Maintenance vs. Repair
Here is the good news: Drift is reversible.
But you cannot reverse it by just "trying harder" in the margins of your life. You cannot fix a systemic drift with a Tuesday night date where you are both too exhausted to talk.
You need a hard stop.
In every other area of life, we understand the concept of maintenance.
You change the oil in your car before the engine seizes.
You go to the dentist before the tooth rots.
You have a strategic planning meeting for your business before you go bankrupt.
Why do we treat our most important relationship differently? Why do we wait for the engine to smoke before we pop the hood?
The Case for the Annual Audit
At Everwell, we believe that every marriage needs an annual "Board Meeting."

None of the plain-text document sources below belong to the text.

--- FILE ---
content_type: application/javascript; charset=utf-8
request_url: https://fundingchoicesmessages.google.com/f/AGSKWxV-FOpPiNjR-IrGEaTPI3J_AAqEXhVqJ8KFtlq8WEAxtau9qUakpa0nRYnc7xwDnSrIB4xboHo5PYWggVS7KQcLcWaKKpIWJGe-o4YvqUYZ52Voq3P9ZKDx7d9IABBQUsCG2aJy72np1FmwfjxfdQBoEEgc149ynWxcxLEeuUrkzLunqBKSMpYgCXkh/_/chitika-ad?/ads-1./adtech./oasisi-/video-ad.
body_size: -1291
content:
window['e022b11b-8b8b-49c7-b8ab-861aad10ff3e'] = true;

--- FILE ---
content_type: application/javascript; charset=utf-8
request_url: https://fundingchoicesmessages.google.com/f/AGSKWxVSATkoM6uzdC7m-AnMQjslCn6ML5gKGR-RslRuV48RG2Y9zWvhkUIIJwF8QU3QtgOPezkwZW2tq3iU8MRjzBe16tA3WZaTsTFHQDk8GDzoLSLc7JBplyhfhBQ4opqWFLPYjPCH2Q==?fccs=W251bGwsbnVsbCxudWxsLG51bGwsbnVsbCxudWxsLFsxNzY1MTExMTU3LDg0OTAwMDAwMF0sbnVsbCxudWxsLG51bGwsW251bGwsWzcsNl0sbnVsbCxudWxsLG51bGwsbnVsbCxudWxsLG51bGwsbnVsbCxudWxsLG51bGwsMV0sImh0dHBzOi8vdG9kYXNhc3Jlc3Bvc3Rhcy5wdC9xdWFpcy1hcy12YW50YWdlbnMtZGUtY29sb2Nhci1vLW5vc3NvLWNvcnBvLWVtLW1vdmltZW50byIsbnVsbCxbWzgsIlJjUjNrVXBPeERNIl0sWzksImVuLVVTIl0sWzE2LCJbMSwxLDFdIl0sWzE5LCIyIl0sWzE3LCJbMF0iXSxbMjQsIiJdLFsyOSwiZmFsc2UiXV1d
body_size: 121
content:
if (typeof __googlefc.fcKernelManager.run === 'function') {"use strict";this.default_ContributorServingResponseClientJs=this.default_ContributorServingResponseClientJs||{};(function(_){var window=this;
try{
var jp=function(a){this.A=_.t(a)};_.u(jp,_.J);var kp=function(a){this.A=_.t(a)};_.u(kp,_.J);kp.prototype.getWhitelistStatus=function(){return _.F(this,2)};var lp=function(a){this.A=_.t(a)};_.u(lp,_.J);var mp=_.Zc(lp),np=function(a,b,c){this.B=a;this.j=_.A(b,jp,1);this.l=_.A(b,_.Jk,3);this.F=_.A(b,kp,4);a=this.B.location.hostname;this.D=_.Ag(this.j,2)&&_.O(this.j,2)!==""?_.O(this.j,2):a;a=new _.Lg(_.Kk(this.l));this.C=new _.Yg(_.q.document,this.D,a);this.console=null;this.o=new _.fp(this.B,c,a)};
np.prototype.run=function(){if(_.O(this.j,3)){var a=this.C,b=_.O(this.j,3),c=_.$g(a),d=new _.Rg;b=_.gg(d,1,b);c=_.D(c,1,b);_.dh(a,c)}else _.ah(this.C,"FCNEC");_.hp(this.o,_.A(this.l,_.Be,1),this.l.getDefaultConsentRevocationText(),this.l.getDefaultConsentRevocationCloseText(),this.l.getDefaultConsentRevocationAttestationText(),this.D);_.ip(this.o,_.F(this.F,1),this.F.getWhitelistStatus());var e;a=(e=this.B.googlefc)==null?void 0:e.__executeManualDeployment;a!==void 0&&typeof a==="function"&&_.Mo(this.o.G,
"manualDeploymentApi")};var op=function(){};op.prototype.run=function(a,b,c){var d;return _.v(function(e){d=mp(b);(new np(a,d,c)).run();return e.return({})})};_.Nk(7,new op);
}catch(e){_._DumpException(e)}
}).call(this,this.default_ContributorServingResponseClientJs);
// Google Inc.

Not a therapy session to fix a crisis, but a strategic retreat to align the vision.
This is why we built RESET. It isn’t crisis work. It is an intentional interruption of the Drift. It is a space where you step out of the current of your daily life so you can pick up the paddles again.
When you take three days to focus solely on the relationship, amazing things happen:
The Nervous System Resets: Without the constant dopamine hits of phones and the cortisol spikes of "hurry," you remember how to just be with each other. The irritation fades, and the fondness returns.
The Values Align: You stop just reacting to life and start designing it. You ask, "What are we building? What do we want the next five years to look like?"
The Friendship Deepens: When you aren't talking about logistics, you remember why you liked each other in the first place. You laugh again. You get curious again.
You Are Not Broken; You Are Just Busy
If you are reading this and recognizing yourself in the description of the "Project Managers," take a breath.
You are not broken. You haven't failed. You have simply succumbed to the current. You have let the urgent crowd out the important. It happens to the best of us. It happens to couples who love each other deeply.
But love is not enough to stop the drift. Intentionality is the only thing that stops the drift. You don't need a divorce. You don't need a new partner. You probably don't even need years of intensive therapy.
You just need to stop the boat, look at the map, and remember where you were trying to go together in the first place.